• [Document extract]:
========

Blair Witch PC, Xbox One
Developer/publisher Bloober Team Format PC, Xbox One (tested) Release Out now
Love or hate it, on its 20th anniversary The Blair Witch Project feels as much of a one-off as it did back in 1999. Despite a slew of imitators, a sequel, a reboot and a variety of expansions across various media, it stands alone: a never-to-be-repeated phenomenon built around a brilliantly orchestrated marketing campaign that convinced some its story of three student documentary makers going missing in the Burkittsville woods was real. Yet despite provoking such a violently polarised reaction (and despite its cast spending most of their time bickering, snivelling or shrieking) it’s defined by its restraint: this is the rare horror film that’s almost entirely gore-free, that works precisely because of what it chooses not to show. Two decades later, enter Layers Of Fear developer Bloober Team, whose maximalist approach to the genre never seemed like an ideal fit for a Blair Witch videogame. So, alas, it proves.
Set two years after the original film’s events, it casts you as Ellis, a cop with a dark past who has ill-advisedly joined a search in the same woods for a missing boy, accompanied by his dog, Bullet. (If you’re excitedly wondering whether the dog’s name might be an oh-sosubtle hint towards that dark past, then Blair Witch may well be the game for you.) Ellis, it soon becomes clear, is not a well man. He has a fractious relationship with his partner Jess, with whom he occasionally has short, awkward conversations on an authentically ’90s mobile phone that may well be the best thing about the game. It’s obvious he has some prior connection to the woods and is suffering from post-traumatic stress. He’s a walking bundle of clichés, in other words, but there’s some effective shorthand storytelling here, just enough to get us onside with a fairly unsympathetic character. The dog helps, of course. You hold out items you find for him to pick up the scent before he scampers off and barks to alert you to discoveries. You can praise him and toss him a treat for being a good boy, or scold him – though he rarely gives you cause to do so, and what kind of heartless individual would take that option anyway?
Even when you’re being led by Bullet’s nose, these early moments evoke a feeling of disorientation that’s surprisingly true to the film. Exploring the local area around an abandoned camp, you’ll follow a path, only to stumble back across the same tent and the same extinguished campfire, and you wonder whether it’s just your terrible sense of direction or that the woods are actually playing tricks on you. Credit to Bloober Team for daring to let its players get lost – or at least feel lost – though, as with so much of Blair Witch, it can’t resist taking it too far. When you’re deposited back at the same camp later in the game for what feels like the 14th time, you can’t help but feel the idea has run its course. It doesn’t help that the clues you need to move on are sometimes easily missed, and that neither Bullet nor Ellis’s intrusive voiceover bother giving you any kind of direction. The creeping unease steadily wanes, leaving you frustrated and occasionally outright bored.

========

• [Excerpted records]:
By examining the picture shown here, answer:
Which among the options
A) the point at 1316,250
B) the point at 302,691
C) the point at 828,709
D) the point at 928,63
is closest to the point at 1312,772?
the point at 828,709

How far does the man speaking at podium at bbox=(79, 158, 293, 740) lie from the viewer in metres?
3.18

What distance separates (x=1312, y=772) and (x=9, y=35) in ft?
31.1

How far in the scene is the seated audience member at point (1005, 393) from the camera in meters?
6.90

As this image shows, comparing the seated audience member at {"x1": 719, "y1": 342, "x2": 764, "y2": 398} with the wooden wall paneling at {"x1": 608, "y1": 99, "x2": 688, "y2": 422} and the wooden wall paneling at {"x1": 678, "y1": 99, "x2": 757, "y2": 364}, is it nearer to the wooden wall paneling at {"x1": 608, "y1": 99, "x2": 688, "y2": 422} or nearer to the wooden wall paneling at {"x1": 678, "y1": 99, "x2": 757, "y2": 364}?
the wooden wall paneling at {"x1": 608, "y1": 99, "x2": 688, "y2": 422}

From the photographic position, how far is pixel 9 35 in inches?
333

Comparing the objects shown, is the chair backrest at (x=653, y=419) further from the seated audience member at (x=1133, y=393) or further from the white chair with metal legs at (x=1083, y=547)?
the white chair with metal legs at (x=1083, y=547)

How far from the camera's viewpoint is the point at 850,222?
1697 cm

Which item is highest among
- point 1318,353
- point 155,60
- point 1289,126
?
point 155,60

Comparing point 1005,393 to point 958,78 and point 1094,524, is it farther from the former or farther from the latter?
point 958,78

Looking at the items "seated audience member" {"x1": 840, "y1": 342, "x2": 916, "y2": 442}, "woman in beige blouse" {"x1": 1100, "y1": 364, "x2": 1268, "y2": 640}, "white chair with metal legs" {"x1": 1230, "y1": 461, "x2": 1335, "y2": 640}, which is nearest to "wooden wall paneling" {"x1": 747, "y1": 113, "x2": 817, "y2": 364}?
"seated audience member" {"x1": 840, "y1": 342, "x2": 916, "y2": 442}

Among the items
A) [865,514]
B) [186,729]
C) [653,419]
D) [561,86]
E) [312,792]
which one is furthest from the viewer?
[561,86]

========

• [Set exercise]: Decide whether each statement agrees with the Blair Witch review, answering yes or no and quoting the words of the review that settle it. 1. The game takes place two years after the events of the original film. 2. The Blair Witch Project first came out in 2009. 3. Ellis speaks with his partner Jess on a mobile phone. The records were taken from a separate source.

• [Task result]:
1. Yes: "Set two years after the original film’s events"
2. No: "as it did back in 1999"
3. Yes: "with whom he occasionally has short, awkward conversations on an authentically ’90s mobile phone"